Le cose elementari – G. Ritsos

Le cose elementari

In modo maldestro, con ago grosso, con filo grosso,
s’attacca i bottoni della giacca. Parla da solo:

Hai mangiato il tuo pane? hai dormito tranquillo?
hai potuto parlare? tendere la mano?
ti sei ricordato di guardare dalla finestra?
hai sorriso al bussare della porta?

Se la morte c’è sempre, è la seconda.
La libertà sempre è la prima.

Ghiannis Ritsos


Ghiannis Ritsos, sconosciuto ai più, impercettibilmente si nasconde dal grande vociare, e viene considerato uno tra i più grandi poeti greci contemporanei del ‘900.

La sua poesia è essenziale, essenziale non nel senso che non se ne possa fare a meno (questo potrà sicuramente essere deciso in cuor suo dal lettore stesso), ma nel senso primitivo della parola essentialis, derivazione di essentia, che contiene l’essenza di una cosa.

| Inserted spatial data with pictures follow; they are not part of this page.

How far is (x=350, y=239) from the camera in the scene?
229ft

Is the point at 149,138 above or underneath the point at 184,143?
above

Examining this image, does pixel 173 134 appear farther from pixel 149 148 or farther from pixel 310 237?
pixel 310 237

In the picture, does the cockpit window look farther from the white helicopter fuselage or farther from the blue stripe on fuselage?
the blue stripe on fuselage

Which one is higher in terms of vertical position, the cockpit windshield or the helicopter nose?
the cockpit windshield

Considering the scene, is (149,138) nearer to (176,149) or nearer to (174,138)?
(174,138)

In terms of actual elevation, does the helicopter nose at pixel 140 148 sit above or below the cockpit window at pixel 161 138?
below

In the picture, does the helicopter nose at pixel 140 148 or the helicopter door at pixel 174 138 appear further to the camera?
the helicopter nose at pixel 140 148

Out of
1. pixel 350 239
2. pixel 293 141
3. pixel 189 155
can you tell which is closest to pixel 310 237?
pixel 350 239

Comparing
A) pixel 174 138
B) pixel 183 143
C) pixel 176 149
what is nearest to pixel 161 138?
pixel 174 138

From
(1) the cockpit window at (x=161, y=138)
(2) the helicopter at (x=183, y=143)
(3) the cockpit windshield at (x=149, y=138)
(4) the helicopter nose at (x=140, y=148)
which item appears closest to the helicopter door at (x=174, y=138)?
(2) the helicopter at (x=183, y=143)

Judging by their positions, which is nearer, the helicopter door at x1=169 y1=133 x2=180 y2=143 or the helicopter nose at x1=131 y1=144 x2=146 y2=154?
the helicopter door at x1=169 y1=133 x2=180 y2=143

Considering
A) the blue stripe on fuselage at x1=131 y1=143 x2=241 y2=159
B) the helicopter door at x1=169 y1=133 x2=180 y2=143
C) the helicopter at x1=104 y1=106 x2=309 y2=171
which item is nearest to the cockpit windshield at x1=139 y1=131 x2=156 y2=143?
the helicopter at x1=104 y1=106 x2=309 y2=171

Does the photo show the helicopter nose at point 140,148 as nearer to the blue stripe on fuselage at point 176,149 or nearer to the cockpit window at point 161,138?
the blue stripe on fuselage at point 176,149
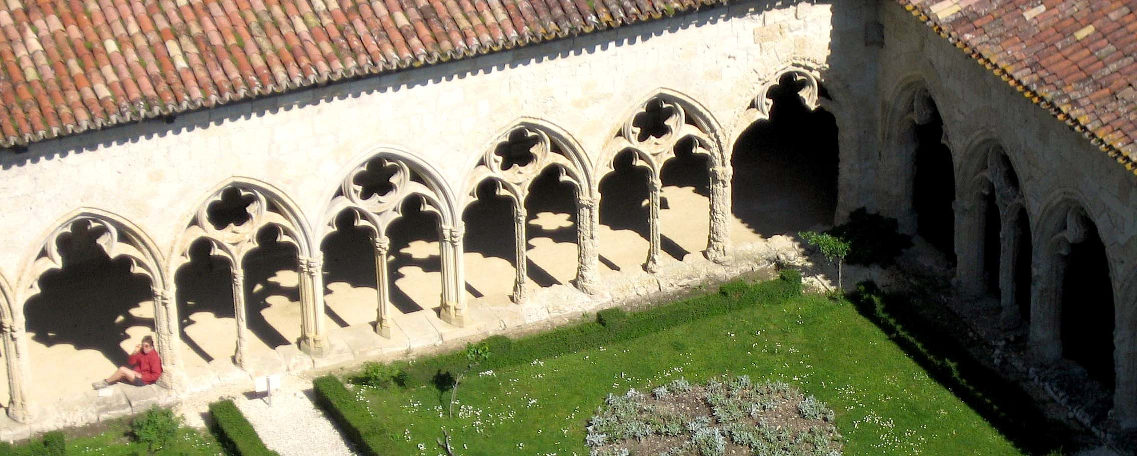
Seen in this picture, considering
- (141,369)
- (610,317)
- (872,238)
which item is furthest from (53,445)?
(872,238)

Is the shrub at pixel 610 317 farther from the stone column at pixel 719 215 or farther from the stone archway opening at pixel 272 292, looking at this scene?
the stone archway opening at pixel 272 292

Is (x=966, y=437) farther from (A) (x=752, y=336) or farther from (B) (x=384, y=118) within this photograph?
(B) (x=384, y=118)

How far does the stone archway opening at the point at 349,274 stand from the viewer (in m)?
45.0

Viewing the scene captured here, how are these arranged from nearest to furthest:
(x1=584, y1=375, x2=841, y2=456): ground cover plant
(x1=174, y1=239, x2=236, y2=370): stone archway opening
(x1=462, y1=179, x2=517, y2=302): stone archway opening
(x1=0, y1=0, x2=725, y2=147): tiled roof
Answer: (x1=0, y1=0, x2=725, y2=147): tiled roof < (x1=584, y1=375, x2=841, y2=456): ground cover plant < (x1=174, y1=239, x2=236, y2=370): stone archway opening < (x1=462, y1=179, x2=517, y2=302): stone archway opening

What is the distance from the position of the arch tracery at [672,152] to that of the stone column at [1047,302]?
21.3 ft

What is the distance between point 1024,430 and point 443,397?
387 inches

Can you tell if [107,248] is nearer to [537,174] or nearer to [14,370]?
[14,370]

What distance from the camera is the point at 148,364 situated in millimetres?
42000

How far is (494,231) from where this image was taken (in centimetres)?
4803

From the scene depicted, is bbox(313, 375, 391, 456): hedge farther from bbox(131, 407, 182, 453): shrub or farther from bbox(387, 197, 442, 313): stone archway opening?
bbox(387, 197, 442, 313): stone archway opening

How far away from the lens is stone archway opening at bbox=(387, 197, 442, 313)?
4544 cm

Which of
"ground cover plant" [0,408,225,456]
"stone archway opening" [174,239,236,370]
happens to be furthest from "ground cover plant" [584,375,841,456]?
"stone archway opening" [174,239,236,370]

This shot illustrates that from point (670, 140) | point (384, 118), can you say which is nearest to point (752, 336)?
point (670, 140)

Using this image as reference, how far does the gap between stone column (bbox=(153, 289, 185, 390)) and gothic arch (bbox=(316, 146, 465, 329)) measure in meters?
2.85
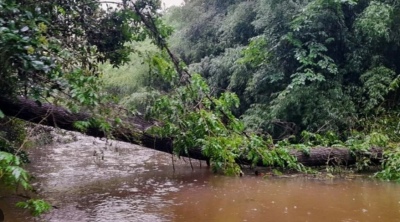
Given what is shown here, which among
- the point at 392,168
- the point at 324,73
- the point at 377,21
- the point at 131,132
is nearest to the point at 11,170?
the point at 131,132

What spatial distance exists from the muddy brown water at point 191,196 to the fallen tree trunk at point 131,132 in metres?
0.40

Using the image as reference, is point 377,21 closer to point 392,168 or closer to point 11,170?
point 392,168

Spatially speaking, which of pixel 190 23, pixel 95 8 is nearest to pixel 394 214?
pixel 95 8

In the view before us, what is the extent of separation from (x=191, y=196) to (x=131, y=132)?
1.27 m

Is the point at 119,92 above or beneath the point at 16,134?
above

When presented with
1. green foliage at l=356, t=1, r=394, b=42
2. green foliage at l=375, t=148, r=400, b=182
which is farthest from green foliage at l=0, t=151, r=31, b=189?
green foliage at l=356, t=1, r=394, b=42

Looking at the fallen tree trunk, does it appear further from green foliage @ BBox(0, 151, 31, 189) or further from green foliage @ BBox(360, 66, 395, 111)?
green foliage @ BBox(360, 66, 395, 111)

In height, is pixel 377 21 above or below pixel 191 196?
above

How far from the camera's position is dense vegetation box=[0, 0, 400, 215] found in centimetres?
431

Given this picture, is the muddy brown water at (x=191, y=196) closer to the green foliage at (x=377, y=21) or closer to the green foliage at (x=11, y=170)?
the green foliage at (x=11, y=170)

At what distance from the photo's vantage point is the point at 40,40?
403 cm

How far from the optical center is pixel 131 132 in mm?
6152

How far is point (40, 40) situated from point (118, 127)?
6.09ft

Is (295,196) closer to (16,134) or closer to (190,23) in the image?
(16,134)
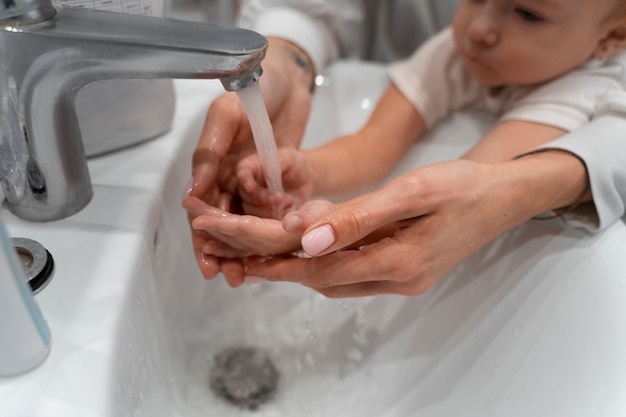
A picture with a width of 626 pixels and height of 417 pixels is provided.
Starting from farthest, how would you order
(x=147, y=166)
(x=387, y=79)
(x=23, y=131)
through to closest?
(x=387, y=79) < (x=147, y=166) < (x=23, y=131)

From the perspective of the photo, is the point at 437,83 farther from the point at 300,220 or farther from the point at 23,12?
the point at 23,12

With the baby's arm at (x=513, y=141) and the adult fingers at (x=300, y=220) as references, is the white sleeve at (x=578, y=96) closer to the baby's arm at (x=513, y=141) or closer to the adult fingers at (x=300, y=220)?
the baby's arm at (x=513, y=141)

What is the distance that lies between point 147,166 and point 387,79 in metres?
0.41

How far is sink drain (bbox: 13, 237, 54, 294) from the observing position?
0.38m

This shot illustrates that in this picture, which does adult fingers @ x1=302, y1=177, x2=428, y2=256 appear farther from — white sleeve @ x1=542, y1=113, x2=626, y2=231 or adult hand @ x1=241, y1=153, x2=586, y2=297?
white sleeve @ x1=542, y1=113, x2=626, y2=231

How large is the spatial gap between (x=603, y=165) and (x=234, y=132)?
32 cm

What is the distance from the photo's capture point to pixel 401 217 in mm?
421

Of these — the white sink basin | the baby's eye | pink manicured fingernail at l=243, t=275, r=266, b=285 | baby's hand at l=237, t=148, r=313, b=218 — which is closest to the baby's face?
the baby's eye

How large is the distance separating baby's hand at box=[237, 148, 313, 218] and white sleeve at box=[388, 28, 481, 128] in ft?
0.67

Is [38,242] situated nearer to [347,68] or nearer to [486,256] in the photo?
[486,256]

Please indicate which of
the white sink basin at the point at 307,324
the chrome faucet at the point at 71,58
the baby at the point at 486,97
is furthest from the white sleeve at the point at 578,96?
the chrome faucet at the point at 71,58

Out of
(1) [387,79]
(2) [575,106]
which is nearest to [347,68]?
(1) [387,79]

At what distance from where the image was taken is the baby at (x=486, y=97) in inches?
20.7

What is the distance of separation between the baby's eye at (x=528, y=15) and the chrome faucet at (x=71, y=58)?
0.32m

R. sorvola mondi diversi, a volte inconciliabili, dettati dalle dure esperienze della sua vita, e con il taglio dell’artista più solerte riesce a far dischiudere inaspettatamente istantanee rubate all’intimità della vita altrui, rendendo angoli dimenticati pittoreschi e desiderabili, così come riuscirebbe a fare un raggio ocra polveroso che spezza il buio di una vecchia finestra agli occhi di un attento fotografo.

“Sono propenso ad affermare che l’estremo sapore della poesia è la silenziosa gratitudine per la vita, l’atto, il pensiero e l’arte umana, malgrado tutte le prove subite, e la morte – e forse anche proprio a causa di tutto ciò.”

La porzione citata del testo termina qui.